PROMPT 1: Copy the breakup article starting at "The problem with" and ending at "respect they deserve.", and switch "staccato" to "abrupt".
PROMPT 2: In the breakup article, how long did the doctor say recovery would take?
PROMPT 3: Extend the breakup article past its final sentence.

SELECTED EXTRACT:
=======
Saturday, September 11, 2004

Yes, you will get over that breakup

An expert's opinion
By MP Dunleavey for Lifetimetv.com

You won't feel like this forever. Our dating expert, MP Dunleavey, elucidates the stages of breakup hell, explains why you should wallow in it, and predicts when you'll start feeling human, even sexy, again.
The problem with the word breakup is that it's too damn short. The word has the staccato sound of a door slamming -- sharp, crisp, final -- yet a real-life breakup is anything but. It's messy, protracted, emotional.
Breakup should really be one of those long, compound German words, like "I'm going through an oh-my-God-I-can't-believe-it's-over-and- I'm-so-relieved-and-so-depressed-and-when-is-this-going-to-end situation," because not only is that what a breakup feels like, that's what a breakup is like. Except that most of us don't give these separations the respect they deserve.
After my own breakup last fall, I had insomnia for the first time in my life. What hell. I was a grief-stricken mess and I couldn't even escape the pain through sleep. I went to my doctor and asked if he would prescribe pills. He asked why, and I gave him the details. I felt a little embarrassed; I thought he might roll his eyes and say, "Silly woman, it's just a breakup." Instead, to my surprise, he scribbled some notes in my chart and then said, in all medical seriousness: "Breakups are traumas. It's going to take you at least six months, possibly a year, to recover. You won't feel like yourself for quite some time -- but that's OK. Just accept that this will take a while and you'll be fine."

If I hadn't been so depressed, I would have jumped up and down with joy. I'd experienced a trauma! I was suffering something worthy of a chart notation! Finally, someone had put words to the terrible, discordant music of my life and I didn't feel so overwhelmed. I had permission from a bona fide M.D. to take the necessary time to recover.
That's the key, actually. Time, which can seem like the enemy when you're first reeling after saying goodbye. It's natural to want to rush through the pain. But if you do, you'll pay the price. As my friend Fran once said, "The more you just let the pain take its course, the quicker it'll be over. The more you resist, the longer it will haunt you."
=======
Stored data:
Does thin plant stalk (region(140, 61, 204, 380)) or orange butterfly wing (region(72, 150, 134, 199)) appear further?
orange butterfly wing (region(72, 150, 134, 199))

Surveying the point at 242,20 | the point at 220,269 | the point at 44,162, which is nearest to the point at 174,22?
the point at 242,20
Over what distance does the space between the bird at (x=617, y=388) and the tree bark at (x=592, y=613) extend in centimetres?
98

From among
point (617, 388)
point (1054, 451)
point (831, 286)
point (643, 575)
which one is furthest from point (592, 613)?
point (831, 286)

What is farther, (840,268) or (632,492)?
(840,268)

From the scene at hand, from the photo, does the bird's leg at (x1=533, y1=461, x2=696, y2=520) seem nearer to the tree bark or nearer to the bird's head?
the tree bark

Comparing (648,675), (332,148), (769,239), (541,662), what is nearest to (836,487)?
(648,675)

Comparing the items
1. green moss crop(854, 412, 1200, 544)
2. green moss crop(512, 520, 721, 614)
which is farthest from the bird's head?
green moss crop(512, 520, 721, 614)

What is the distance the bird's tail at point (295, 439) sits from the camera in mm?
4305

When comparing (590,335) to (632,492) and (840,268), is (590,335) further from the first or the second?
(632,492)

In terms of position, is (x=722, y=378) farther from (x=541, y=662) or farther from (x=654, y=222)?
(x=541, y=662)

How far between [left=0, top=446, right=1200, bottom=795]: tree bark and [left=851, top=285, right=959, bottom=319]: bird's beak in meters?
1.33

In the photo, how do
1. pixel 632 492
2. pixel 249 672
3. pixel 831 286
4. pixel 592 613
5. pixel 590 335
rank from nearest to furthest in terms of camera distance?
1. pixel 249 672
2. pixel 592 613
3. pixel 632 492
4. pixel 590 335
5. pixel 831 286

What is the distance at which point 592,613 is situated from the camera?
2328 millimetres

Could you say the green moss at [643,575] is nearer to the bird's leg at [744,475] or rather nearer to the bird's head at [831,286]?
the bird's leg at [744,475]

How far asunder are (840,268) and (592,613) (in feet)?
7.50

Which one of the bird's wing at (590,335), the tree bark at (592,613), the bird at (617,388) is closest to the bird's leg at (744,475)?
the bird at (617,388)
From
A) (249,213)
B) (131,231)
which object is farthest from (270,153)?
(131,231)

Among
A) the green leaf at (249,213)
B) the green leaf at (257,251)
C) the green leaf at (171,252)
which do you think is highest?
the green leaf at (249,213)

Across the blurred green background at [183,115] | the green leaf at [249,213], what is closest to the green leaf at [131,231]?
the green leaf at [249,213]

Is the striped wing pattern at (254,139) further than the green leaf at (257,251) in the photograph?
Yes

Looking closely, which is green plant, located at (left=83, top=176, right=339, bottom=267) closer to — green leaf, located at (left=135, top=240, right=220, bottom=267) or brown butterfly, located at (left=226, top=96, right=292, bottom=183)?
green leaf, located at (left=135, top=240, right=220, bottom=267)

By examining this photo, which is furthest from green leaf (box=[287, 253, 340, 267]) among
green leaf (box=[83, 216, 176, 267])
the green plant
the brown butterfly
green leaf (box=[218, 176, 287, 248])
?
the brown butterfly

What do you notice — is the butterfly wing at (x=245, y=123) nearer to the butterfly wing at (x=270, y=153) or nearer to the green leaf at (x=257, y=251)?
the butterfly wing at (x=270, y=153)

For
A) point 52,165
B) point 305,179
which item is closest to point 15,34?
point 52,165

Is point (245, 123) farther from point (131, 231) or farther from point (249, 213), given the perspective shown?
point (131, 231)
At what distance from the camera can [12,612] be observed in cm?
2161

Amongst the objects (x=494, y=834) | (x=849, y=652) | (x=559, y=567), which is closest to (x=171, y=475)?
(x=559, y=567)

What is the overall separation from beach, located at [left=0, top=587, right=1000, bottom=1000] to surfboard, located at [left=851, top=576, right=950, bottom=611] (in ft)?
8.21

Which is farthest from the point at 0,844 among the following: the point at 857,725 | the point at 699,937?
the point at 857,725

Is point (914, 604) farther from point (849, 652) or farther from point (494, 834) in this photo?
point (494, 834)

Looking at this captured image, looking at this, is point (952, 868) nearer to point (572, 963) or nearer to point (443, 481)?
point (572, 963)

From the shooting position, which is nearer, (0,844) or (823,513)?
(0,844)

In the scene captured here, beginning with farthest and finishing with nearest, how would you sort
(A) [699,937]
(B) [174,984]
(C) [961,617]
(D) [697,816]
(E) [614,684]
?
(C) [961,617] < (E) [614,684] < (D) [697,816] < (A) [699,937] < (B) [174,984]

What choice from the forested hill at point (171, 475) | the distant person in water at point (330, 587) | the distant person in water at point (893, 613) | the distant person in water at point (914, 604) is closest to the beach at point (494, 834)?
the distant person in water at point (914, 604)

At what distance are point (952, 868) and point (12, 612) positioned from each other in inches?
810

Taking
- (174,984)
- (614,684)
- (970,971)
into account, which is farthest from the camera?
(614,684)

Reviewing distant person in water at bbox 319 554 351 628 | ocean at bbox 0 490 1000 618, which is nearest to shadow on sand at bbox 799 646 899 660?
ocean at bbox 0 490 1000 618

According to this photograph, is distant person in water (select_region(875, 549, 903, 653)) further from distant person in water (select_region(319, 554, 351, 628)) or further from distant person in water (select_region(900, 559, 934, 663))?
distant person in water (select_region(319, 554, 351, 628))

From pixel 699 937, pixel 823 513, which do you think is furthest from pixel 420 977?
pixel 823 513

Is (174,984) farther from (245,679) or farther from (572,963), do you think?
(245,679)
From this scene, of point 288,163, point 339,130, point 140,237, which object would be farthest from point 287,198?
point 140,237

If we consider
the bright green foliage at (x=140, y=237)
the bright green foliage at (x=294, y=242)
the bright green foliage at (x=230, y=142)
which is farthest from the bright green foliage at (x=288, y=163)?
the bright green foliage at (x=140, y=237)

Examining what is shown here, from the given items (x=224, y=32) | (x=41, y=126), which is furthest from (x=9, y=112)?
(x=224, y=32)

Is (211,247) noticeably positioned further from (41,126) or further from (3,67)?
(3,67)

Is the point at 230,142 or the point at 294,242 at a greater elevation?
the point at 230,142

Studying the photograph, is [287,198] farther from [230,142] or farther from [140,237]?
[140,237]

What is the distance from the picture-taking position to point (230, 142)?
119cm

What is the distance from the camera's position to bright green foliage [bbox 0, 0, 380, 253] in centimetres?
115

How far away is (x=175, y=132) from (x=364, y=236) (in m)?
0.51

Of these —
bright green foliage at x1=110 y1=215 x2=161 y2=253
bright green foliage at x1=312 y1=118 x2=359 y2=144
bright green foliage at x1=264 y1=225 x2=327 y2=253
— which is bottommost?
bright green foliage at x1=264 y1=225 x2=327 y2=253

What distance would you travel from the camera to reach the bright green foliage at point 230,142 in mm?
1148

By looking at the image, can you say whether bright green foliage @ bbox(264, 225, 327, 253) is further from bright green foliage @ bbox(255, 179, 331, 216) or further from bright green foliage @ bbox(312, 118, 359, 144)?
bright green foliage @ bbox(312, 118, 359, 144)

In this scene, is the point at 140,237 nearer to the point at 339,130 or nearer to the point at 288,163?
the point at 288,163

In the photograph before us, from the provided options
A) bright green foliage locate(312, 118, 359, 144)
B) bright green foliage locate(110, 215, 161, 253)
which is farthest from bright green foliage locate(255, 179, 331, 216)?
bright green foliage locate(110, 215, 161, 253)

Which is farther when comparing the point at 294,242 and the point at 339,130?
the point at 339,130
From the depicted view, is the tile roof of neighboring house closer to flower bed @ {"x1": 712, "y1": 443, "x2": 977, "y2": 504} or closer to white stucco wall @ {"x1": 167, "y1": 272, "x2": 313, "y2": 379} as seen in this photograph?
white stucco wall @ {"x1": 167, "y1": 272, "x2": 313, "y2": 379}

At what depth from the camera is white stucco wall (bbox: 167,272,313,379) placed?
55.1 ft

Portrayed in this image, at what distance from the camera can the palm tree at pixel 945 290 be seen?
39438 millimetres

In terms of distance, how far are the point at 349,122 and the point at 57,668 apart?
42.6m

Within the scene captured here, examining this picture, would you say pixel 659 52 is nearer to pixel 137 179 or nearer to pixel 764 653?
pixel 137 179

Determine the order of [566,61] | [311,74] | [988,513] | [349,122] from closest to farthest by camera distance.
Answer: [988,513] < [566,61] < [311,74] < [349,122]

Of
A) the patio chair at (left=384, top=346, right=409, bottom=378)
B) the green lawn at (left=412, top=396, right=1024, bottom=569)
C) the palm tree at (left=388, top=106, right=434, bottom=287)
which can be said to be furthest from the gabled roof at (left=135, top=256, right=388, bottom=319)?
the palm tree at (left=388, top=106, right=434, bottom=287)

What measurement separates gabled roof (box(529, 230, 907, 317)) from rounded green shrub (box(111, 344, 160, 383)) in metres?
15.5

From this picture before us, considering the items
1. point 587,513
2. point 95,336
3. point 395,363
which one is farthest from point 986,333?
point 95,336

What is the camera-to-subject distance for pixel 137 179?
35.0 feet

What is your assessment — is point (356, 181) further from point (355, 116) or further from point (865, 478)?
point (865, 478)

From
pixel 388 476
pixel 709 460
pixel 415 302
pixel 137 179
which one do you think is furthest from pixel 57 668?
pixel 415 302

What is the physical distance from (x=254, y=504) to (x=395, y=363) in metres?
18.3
=======
EXPECTED ANSWER 1:
The problem with the word breakup is that it's too damn short. The word has the abrupt sound of a door slamming -- sharp, crisp, final -- yet a real-life breakup is anything but. It's messy, protracted, emotional.
Breakup should really be one of those long, compound German words, like "I'm going through an oh-my-God-I-can't-believe-it's-over-and- I'm-so-relieved-and-so-depressed-and-when-is-this-going-to-end situation," because not only is that what a breakup feels like, that's what a breakup is like. Except that most of us don't give these separations the respect they deserve.

EXPECTED ANSWER 2: At least six months, possibly a year.

EXPECTED ANSWER 3:
This "no-way-out-but-through" philosophy might sound like a prescription for long-term blues, but it's not. There's a lot more than sadness and grief ahead. Yes, breakups often feel more like death than we care to admit, and the phases can be very similar to those described in Elisabeth Kubler-Ross' groundbreaking book, "On Death and Dying." You're likely to feel some combination of anger, despair, denial, regret, fear of the future, and fury, though not necessarily in that order. You may also fantasize that he'll come crawling back to you, decide that you hate his mother (for creating him), decide you hate yourself (for dating him), and wonder whether anyone will find you attractive ever again.
I didn't know all this until I was over it, so I didn't get the chance to do for myself what I'm about to tell you to do, but I think it just might work. Get some paper, draw a long, long line and make your own breakup timeline, marking off your personal milestones along the way. Give the stages funny names. If you feel relieved, create a section called "Thank God I'm Free." If you're depressed, call that "The Dark Ages," or whatever. The point is to remind yourself that, yes, you are going through a lot, but every day brings progress. I swear. So keep me posted.